On 2 March 2017 at 21:52, Chris Taylor <ctaylor@pivot3.com> wrote:
> Hi,
> I am less concerned about any possible timing issues as they are probably miniscule and I can't think of the scenario where it would be a problem and cause less accurate results to really be concerned about.
> Tests pretty much prove we are getting close to what we expect:
> fio --eta=never --ioengine=libaio --readwrite=write --time_based=1 
> --runtime=60 --filename=/tmp/fio --size=1M --direct=1 --name=test 
> --write_iops_log=/tmp/test --log_avg_msec=5500 --log_unix_epoch=1 
> 1488489137632, 6413, 1, 0 1488489143131, 5503, 1, 0 1488489148631, 
> 5585, 1, 0 1488489154131, 5883, 1, 0 1488489159631, 5726, 1, 0 
> 1488489165131, 5331, 1, 0 1488489170631, 5772, 1, 0 1488489176131, 
> 5661, 1, 0 1488489181631, 5970, 1, 0 1488489187131, 5776, 1, 0 [5499, 
> 5500, 5500, 5500, 5500, 5500, 5500, 5500, 5500]
>
> However, the problem still exists where in timeval_add_msec gets a 
> value greater than 1000 msecs the tv->tv_usec it will grow beyond 
> usecs (1000000) and causes unexpected behavior.  Possibly this is the 
> better fix to avoid other callers having to adjust for  the overflow 
> in timeval_add_msecs?\ diff --git a/time.c b/time.c index 
> f5dc049..a318ad5 100644
> --- a/time.c
> +++ b/time.c
> @@ -9,10 +9,9 @@ static unsigned long ns_granularity;  void 
> timeval_add_msec(struct timeval *tv, unsigned int msec)  {
>         tv->tv_usec += 1000 * msec;
> -       if (tv->tv_usec >= 1000000) {
> -               tv->tv_usec -= 1000000;
> -               tv->tv_sec++;
> -       }
> +    tv->tv_sec += tv->tv_usec / 1000000;
> +    tv->tv_usec %= 1000000;
> +
>  }
>
>  /*
> Running the same job as above with the change:
> 1488489763099, 5773, 1, 0
> 1488489768599, 5852, 1, 0
> 1488489774099, 5654, 1, 0
> 1488489779599, 5482, 1, 0
> 1488489785099, 5650, 1, 0
> 1488489790599, 5752, 1, 0
> 1488489796099, 5390, 1, 0
> 1488489801599, 5746, 1, 0
> 1488489807099, 5610, 1, 0
> 1488489812599, 5361, 1, 0
> [5500, 5500, 5500, 5500, 5500, 5500, 5500, 5500, 5500]
>
> Thanks,
> Chris
>
> -----Original Message-----
> From: Sitsofe Wheeler [mailto:sitsofe@gmail.com]
> Sent: Tuesday, February 28, 2017 11:50 AM
> To: Chris Taylor <ctaylor@pivot3.com>
> Cc: fio@vger.kernel.org
> Subject: Re: FIO log averaging issue with --write_bw_log and 
> --write_iops_log using > 1000 log_avg_msec values
>
> Hi,
>
> Re timing issues: do you mean because of usec /= 1000; on line 428? As mtime_since() returns milliseconds it would mean all fractional millisecond amounts would be pushed downward so potentially things could be be under by a millisecond.
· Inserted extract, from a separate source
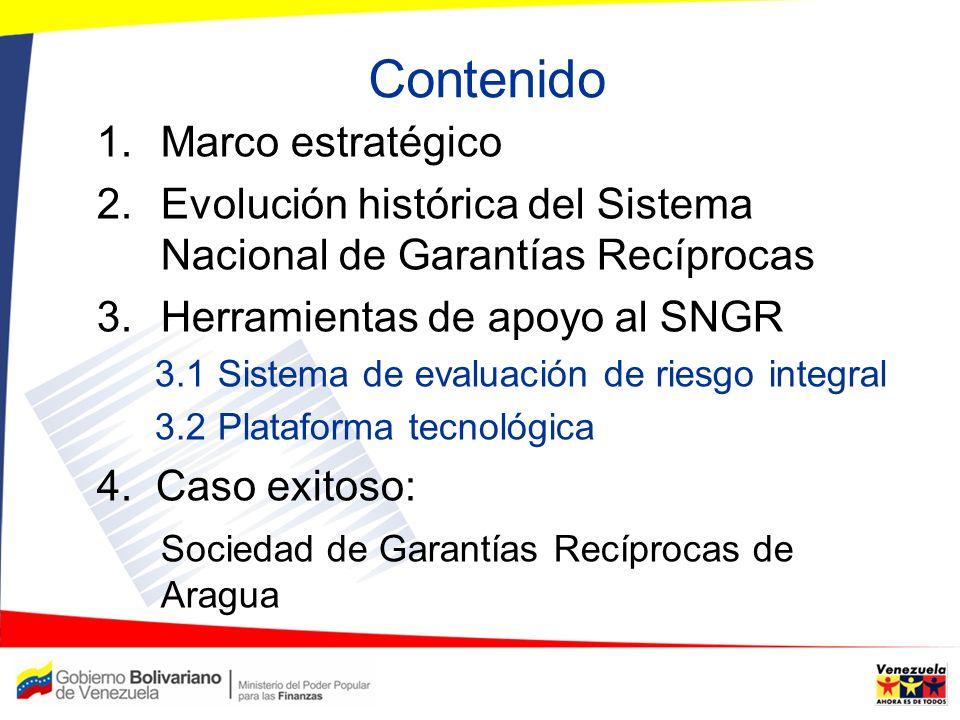 Contenido 1.Marco estratégico 2.Evolución histórica del Sistema Nacional de Garantías Recíprocas 3.Herramientas de apoyo al SNGR 3.1 Sistema de evalua
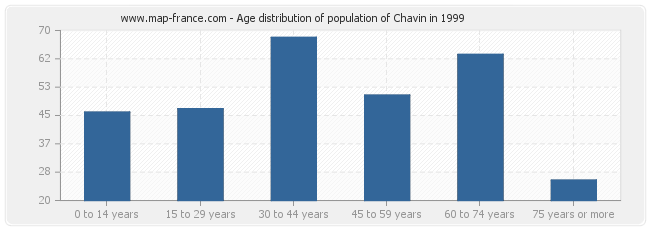 Age distribution of population of Chavin in 1999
If that's what you're thinking of I guess how bad that is depends on how much accuracy you need and how much jitter there is within the system already. Perhaps you can demonstrate a problem scenario so folks numerate than I will see the problem too...
>
> Re rounding problem - fair enough.
>
> On 28 February 2017 at 00:47, Chris Taylor <ctaylor@pivot3.com> wrote:
>> Hi Sitsofe,
>> Looks like this is handled in commit be6bb2b72608d7efbec13d06c67446e229136afa.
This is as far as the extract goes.